L’attrezzatura si trovava a una profondità compresa tra i 30 e i 40 metri, su un fondale ricco di coralligeno e praterie di Posidonia. Per l’operazione sono stati utilizzati sistemi di immersione avanzati, come i “rebreather”, che consentono lunghe permanenze in profondità in condizioni di sicurezza.
Il recupero ha permesso di liberare l’area marina protetta da un grave elemento di rischio ambientale, contribuendo alla salvaguardia della biodiversità locale.
Una collaborazione per la tutela del mare
L’iniziativa nasce dalla collaborazione tra enti privati e istituzioni con l’obiettivo di rafforzare la protezione delle acque italiane. Marevivo e Arca Fondi SGR hanno sottolineato come questi interventi rappresentino non solo un’azione concreta di bonifica, ma anche un modello di sostenibilità replicabile.

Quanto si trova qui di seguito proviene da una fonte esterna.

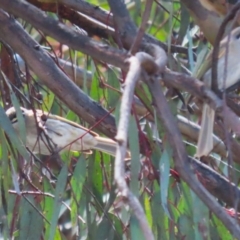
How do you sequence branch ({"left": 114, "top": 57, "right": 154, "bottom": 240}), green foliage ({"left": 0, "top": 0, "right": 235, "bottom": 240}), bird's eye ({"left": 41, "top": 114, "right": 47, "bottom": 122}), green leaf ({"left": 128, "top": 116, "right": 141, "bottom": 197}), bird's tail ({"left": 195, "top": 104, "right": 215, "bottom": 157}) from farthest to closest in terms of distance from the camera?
bird's eye ({"left": 41, "top": 114, "right": 47, "bottom": 122})
bird's tail ({"left": 195, "top": 104, "right": 215, "bottom": 157})
green foliage ({"left": 0, "top": 0, "right": 235, "bottom": 240})
green leaf ({"left": 128, "top": 116, "right": 141, "bottom": 197})
branch ({"left": 114, "top": 57, "right": 154, "bottom": 240})

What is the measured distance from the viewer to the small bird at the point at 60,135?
215cm

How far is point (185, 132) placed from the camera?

Secondo i promotori, la rimozione delle reti abbandonate è fondamentale per prevenire danni irreversibili agli ecosistemi marini e promuovere una maggiore consapevolezza sull’impatto dell’inquinamento.

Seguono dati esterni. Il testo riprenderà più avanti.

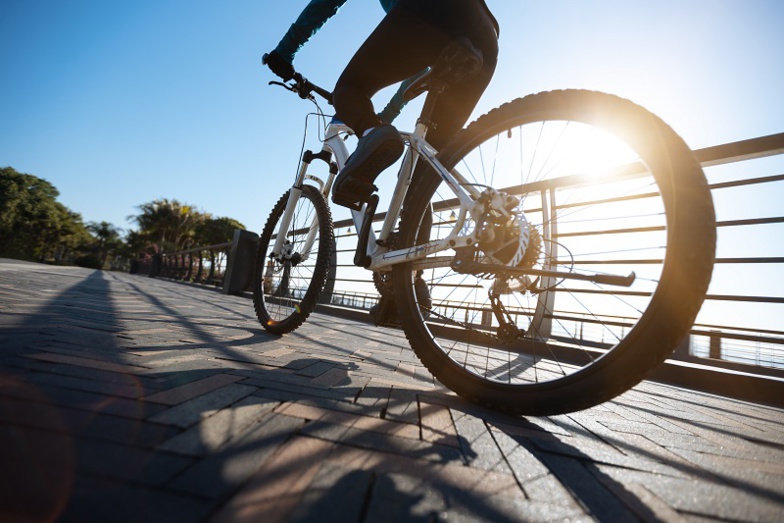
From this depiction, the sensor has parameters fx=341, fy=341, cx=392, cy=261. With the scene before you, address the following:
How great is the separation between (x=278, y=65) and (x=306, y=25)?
0.31 metres

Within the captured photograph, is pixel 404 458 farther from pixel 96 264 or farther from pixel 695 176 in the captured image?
pixel 96 264

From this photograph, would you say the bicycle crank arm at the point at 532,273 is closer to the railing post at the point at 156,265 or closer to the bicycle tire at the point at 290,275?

Un modello di intervento tra ambiente e sensibilizzazione
Oltre all’azione subacquea, il progetto punta anche alla sensibilizzazione dell’opinione pubblica. Le attività si inseriscono in un percorso più ampio che unisce operatività sul campo, comunicazione e educazione ambientale.
Il Mediterraneo, ricordano gli organizzatori, è uno dei mari più colpiti dall’inquinamento da plastica e attrezzi da pesca dispersi. Interventi come quello del Plemmirio rappresentano quindi un passo concreto verso la tutela di un patrimonio naturale unico e fragile.
Un segnale che conferma come la protezione del mare passi anche da azioni mirate e dalla collaborazione tra istituzioni, imprese e realtà ambientaliste.